This National Financial Awareness Day, Aug. 14, commit to improving your personal wealth. Following this guidance, you can raise your credit score and lower your borrowing costs at the same time. Financial advisors and loan officers at Tropical Financial Credit Union can help.
First, let’s look at ways you can better your creditworthiness.
- Frequently monitor your credit score. If your score falls below 700, read your credit report to find out why. Then, take the following steps to raise it back above that level into a range that creditors like best.
- Pay your bills on time. Late payments can lower your credit score, making it harder to obtain credit or qualify for favorable borrowing rates. Put your payments back on track to lessen the impact of those negative marks on your credit report.
- Limit or halt new credit applications. Do not apply for multiple credit cards simultaneously because the increased frequency of issuers’ credit checks will count against your score. Also, some lenders will view you as a greater risk for default.
- Apply for credit only when needed. Easy access to a credit card or unsecured credit line can tempt you to spend impulsively and end up deep in debt. Some card issuers charge over 30% on unpaid balances, creating a hefty interest charge to pay each month.
- Keep credit card accounts open. This might seem to contradict earlier advice, but when you close your account, your credit score no longer benefits from your history of on-time payments.
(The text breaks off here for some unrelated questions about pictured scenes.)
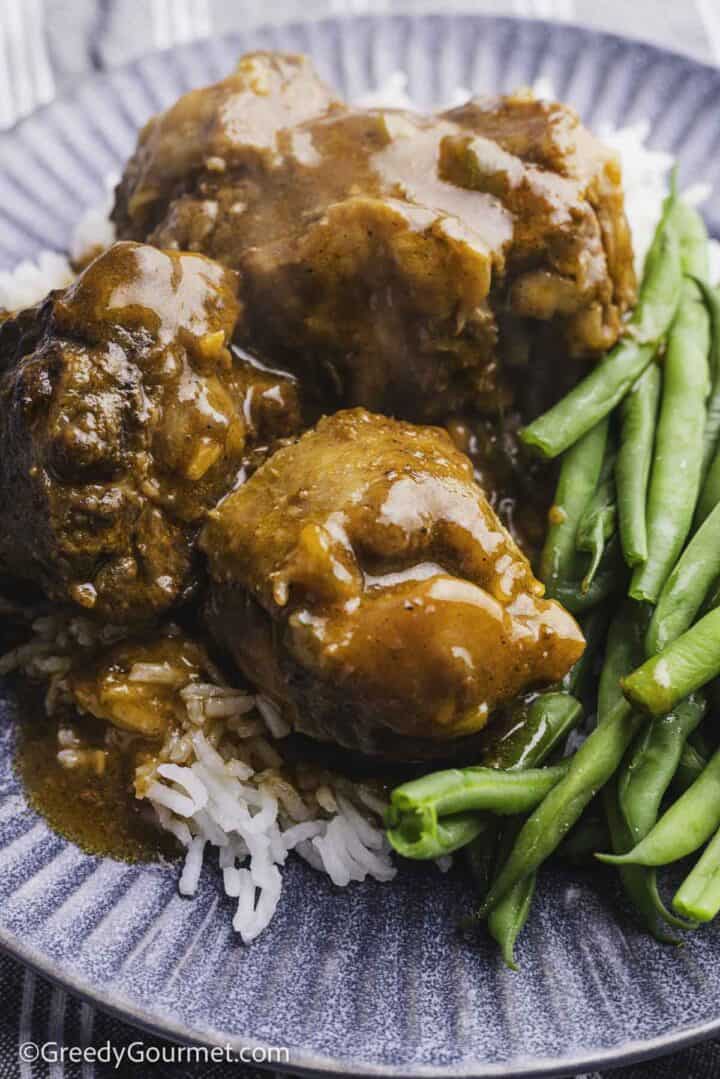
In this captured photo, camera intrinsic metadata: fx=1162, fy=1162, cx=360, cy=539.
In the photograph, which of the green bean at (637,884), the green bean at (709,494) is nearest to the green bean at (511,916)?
the green bean at (637,884)

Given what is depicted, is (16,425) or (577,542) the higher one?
(16,425)

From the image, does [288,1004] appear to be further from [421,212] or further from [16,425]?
[421,212]

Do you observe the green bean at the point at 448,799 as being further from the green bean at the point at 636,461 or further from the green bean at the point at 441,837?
the green bean at the point at 636,461

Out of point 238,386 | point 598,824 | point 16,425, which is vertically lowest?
point 598,824

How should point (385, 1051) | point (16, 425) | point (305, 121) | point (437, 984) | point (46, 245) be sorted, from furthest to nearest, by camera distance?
point (46, 245) → point (305, 121) → point (16, 425) → point (437, 984) → point (385, 1051)

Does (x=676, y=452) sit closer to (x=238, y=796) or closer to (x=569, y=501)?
(x=569, y=501)

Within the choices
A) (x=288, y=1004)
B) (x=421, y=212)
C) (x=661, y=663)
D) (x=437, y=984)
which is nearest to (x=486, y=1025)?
(x=437, y=984)

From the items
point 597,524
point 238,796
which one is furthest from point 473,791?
point 597,524
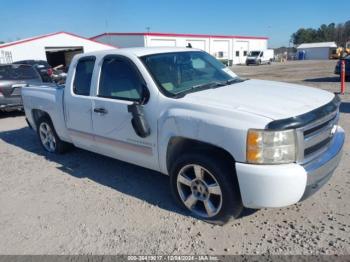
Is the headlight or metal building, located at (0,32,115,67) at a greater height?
metal building, located at (0,32,115,67)

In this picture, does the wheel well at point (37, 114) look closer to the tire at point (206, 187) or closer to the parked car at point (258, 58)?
the tire at point (206, 187)

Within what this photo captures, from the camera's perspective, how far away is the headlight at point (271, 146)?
2.92 m

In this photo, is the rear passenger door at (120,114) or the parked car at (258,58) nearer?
the rear passenger door at (120,114)

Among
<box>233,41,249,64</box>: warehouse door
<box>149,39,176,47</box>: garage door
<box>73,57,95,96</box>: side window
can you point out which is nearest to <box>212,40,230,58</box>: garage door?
<box>233,41,249,64</box>: warehouse door

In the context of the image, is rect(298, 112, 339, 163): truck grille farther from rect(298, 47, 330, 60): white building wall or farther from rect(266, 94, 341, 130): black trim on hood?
rect(298, 47, 330, 60): white building wall

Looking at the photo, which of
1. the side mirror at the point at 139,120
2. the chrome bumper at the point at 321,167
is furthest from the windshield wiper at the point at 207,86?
the chrome bumper at the point at 321,167

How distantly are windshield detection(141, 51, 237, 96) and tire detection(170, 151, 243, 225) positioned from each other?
85 centimetres

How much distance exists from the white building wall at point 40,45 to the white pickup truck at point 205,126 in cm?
3031

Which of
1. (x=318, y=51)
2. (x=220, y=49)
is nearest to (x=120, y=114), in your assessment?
(x=220, y=49)

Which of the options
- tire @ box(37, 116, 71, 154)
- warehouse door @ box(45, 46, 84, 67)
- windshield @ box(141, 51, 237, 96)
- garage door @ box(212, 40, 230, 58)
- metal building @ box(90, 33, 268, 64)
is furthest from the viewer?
garage door @ box(212, 40, 230, 58)

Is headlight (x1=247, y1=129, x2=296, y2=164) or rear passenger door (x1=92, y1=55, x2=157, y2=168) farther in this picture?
rear passenger door (x1=92, y1=55, x2=157, y2=168)

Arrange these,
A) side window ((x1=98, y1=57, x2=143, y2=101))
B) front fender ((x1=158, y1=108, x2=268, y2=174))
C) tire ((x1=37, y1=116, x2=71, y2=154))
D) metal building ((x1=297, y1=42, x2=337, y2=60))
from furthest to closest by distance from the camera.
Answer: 1. metal building ((x1=297, y1=42, x2=337, y2=60))
2. tire ((x1=37, y1=116, x2=71, y2=154))
3. side window ((x1=98, y1=57, x2=143, y2=101))
4. front fender ((x1=158, y1=108, x2=268, y2=174))

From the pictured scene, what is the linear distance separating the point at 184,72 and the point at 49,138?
329 cm

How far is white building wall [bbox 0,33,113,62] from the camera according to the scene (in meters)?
31.6
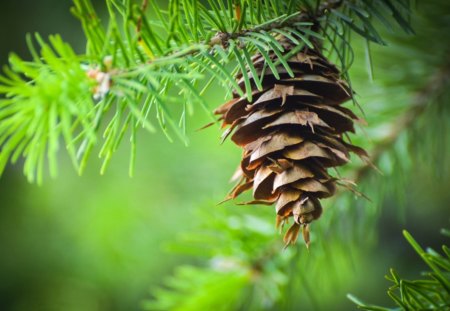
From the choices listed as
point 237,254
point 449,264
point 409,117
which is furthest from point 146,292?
point 449,264

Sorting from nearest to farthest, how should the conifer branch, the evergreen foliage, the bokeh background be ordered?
1. the evergreen foliage
2. the conifer branch
3. the bokeh background

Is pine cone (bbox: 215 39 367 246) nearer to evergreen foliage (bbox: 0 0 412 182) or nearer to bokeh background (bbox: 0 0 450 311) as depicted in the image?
evergreen foliage (bbox: 0 0 412 182)

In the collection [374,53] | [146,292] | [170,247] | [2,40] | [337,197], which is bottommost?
[146,292]

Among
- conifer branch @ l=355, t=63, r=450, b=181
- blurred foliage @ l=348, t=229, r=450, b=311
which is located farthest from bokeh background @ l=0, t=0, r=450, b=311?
blurred foliage @ l=348, t=229, r=450, b=311

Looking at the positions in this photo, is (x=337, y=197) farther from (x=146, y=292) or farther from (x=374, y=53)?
(x=146, y=292)

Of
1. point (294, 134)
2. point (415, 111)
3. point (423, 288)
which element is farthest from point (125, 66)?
point (415, 111)

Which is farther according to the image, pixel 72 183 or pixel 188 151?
pixel 72 183
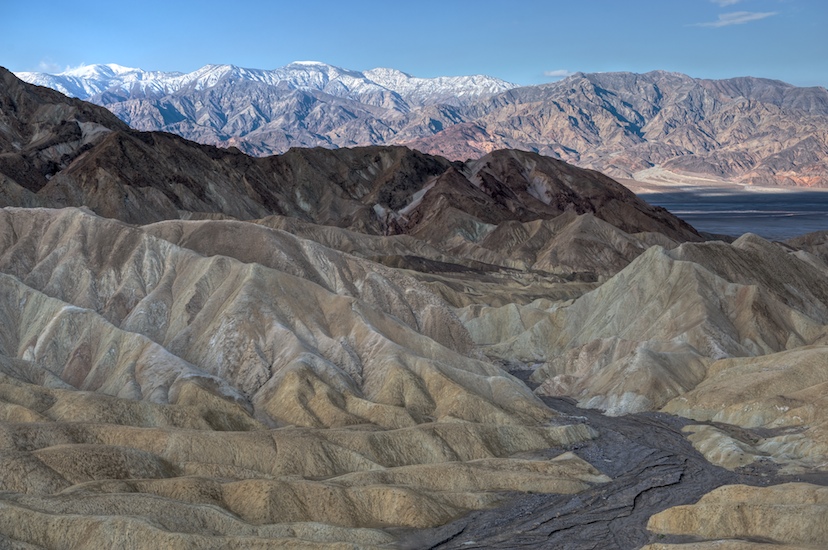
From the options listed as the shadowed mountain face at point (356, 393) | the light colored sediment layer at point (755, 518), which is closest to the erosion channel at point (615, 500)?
the shadowed mountain face at point (356, 393)

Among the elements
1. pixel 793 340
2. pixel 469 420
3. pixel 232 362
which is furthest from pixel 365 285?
pixel 793 340

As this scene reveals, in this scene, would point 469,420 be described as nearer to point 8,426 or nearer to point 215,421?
point 215,421

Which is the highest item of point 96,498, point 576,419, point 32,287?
point 32,287

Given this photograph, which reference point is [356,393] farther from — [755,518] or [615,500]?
[755,518]

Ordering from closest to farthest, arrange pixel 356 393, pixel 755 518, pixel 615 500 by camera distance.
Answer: pixel 755 518, pixel 615 500, pixel 356 393

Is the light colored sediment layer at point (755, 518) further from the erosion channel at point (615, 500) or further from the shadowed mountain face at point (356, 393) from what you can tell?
the erosion channel at point (615, 500)

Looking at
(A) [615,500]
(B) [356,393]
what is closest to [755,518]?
Result: (A) [615,500]

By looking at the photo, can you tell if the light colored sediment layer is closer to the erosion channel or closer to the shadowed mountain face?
the shadowed mountain face

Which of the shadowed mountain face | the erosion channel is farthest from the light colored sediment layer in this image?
the erosion channel
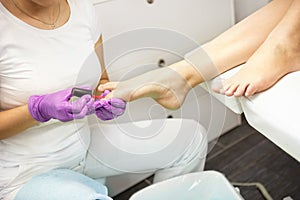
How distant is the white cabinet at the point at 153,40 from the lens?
113cm

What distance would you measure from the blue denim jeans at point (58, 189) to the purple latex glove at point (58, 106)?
0.15 meters

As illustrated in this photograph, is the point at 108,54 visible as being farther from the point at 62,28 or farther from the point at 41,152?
the point at 41,152

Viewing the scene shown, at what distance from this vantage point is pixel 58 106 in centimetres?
86

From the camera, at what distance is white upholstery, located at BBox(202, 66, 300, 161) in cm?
78

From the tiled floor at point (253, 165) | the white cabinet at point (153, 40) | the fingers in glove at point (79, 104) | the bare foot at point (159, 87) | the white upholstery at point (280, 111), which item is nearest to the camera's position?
the white upholstery at point (280, 111)

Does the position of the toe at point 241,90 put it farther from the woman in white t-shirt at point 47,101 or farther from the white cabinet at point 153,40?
the woman in white t-shirt at point 47,101

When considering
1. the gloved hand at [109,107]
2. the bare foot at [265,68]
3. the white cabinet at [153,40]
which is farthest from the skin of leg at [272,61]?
the gloved hand at [109,107]

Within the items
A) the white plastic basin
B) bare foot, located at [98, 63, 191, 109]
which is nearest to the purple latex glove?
bare foot, located at [98, 63, 191, 109]

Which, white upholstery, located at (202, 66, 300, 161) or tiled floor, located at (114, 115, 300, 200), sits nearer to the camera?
white upholstery, located at (202, 66, 300, 161)

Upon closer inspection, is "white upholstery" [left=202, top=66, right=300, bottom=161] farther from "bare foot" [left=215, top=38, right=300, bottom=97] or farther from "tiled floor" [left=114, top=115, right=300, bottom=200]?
"tiled floor" [left=114, top=115, right=300, bottom=200]

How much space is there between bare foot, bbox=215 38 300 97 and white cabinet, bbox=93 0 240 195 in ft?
0.37

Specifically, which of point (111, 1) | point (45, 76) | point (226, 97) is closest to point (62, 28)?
point (45, 76)

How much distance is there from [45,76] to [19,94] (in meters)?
0.08

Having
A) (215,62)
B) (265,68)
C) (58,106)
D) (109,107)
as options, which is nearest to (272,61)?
(265,68)
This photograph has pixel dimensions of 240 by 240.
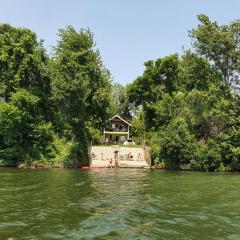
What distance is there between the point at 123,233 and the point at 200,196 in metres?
10.3

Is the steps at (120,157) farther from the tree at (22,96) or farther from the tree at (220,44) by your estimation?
the tree at (220,44)

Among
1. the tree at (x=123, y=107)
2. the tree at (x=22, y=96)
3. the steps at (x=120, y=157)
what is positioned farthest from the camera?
the tree at (x=123, y=107)

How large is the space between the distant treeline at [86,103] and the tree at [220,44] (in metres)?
0.12

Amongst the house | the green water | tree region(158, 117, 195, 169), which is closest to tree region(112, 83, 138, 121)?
the house

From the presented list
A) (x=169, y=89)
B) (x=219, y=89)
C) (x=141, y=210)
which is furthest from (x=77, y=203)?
(x=169, y=89)

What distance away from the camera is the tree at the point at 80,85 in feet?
180

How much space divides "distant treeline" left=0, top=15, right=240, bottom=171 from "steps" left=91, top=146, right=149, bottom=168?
5.24 feet

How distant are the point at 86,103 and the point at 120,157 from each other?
27.6 feet

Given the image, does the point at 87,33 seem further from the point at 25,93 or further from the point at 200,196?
the point at 200,196

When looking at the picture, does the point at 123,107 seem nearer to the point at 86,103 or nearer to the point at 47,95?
the point at 47,95

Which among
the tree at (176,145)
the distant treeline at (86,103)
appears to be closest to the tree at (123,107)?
the distant treeline at (86,103)

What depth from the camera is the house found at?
81088 millimetres

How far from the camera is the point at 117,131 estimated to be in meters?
81.8

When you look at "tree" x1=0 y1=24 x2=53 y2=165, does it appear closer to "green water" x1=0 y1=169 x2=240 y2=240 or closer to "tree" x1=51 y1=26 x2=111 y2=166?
"tree" x1=51 y1=26 x2=111 y2=166
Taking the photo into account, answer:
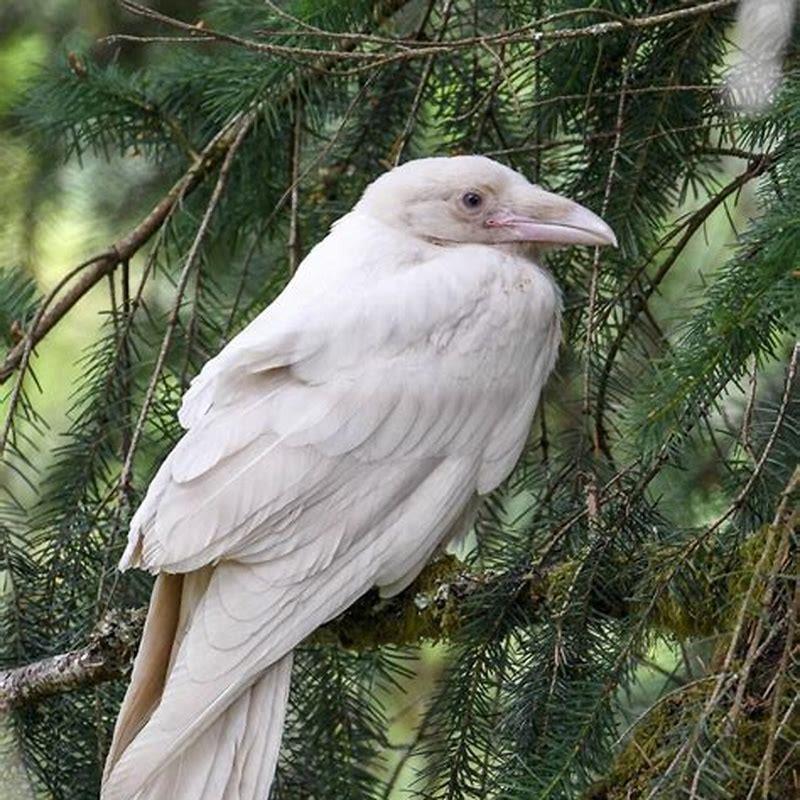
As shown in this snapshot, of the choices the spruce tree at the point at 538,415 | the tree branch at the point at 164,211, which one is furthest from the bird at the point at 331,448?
the tree branch at the point at 164,211

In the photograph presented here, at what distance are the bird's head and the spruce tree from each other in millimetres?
87

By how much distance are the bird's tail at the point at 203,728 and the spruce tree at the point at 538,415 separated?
8cm

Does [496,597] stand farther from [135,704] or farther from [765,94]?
[765,94]

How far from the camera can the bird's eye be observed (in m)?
3.69

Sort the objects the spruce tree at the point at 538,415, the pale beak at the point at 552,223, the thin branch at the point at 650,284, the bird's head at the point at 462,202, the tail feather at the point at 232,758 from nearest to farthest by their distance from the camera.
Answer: the spruce tree at the point at 538,415 < the tail feather at the point at 232,758 < the thin branch at the point at 650,284 < the pale beak at the point at 552,223 < the bird's head at the point at 462,202

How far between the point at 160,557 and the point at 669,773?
1147mm

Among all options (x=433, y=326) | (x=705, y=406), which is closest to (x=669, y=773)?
(x=705, y=406)

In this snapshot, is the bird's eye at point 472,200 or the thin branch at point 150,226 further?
the thin branch at point 150,226

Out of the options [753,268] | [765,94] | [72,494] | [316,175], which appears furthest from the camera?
[316,175]

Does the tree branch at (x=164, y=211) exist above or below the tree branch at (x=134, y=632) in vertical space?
above

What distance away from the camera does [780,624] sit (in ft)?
7.25

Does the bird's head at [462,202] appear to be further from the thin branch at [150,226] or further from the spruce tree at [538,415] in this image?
the thin branch at [150,226]

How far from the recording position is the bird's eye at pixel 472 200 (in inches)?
145

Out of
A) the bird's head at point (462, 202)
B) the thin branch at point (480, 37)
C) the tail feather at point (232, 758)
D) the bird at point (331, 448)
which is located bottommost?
the tail feather at point (232, 758)
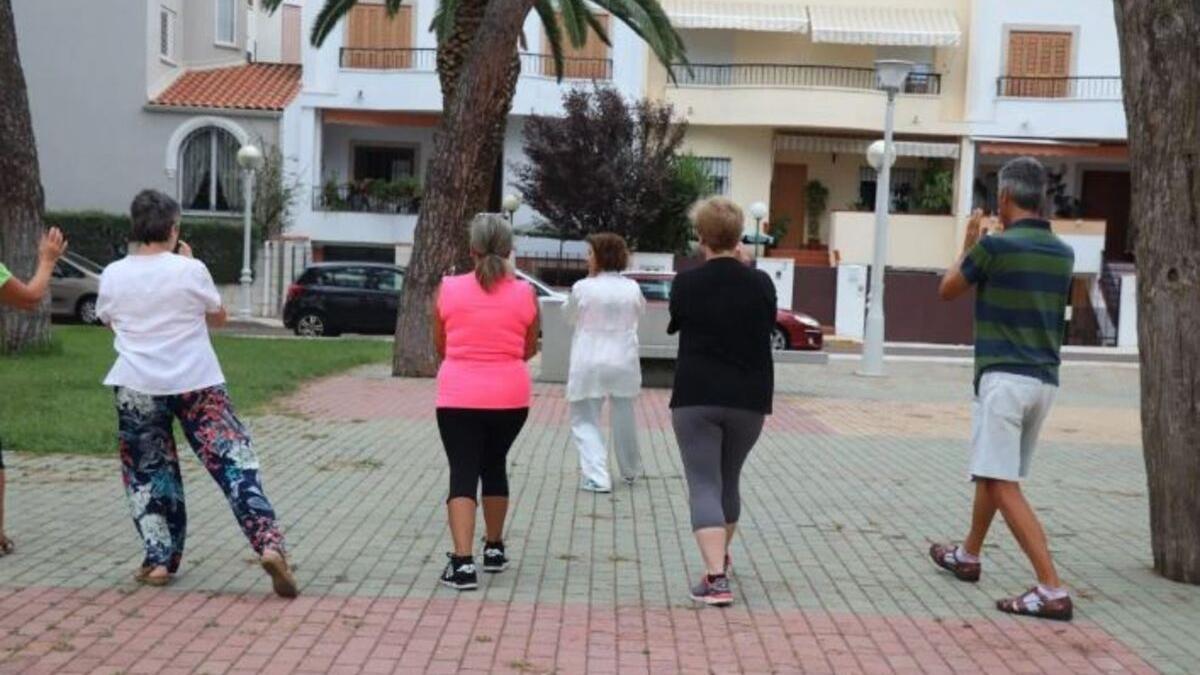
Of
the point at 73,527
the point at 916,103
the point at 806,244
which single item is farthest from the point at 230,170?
the point at 73,527

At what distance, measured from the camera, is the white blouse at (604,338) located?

That may not lower your credit score, but losing that positive information could slow your efforts to raise it.
One way to build a good credit score and improve your standard of living is with a home equity line of credit (HELOC) or loan at Tropical Financial. Here’s how to increase the value of your home:
- Make renovations and improvements such as kitchen and bathroom remodels and room additions.
- Reduce energy bills by installing energy-efficiency upgrades such as solar panels, high-efficiency appliances and more robust insulation.
- Repair your electrical and plumbing systems and roof to prolong your home's useful life and improve its condition for sale.
A home equity loan or HELOC could provide a second benefit. The interest paid can be deducted from federal income taxes through 2025 when the funds are used to increase your home’s value or extend its life. These include the above-mentioned room renovations, additions, and equipment upgrades. Regular maintenance, such as repainting rooms or exterior walls, does not qualify.
A home equity loan or HELOC can also slash your borrowing costs. Bankrate says that the national average in late July on $30,000 borrowed was 9.18% on a HELOC and 8.73% on a 10-year home equity loan. Both are less than half the national average of 20.73% on a bank credit card.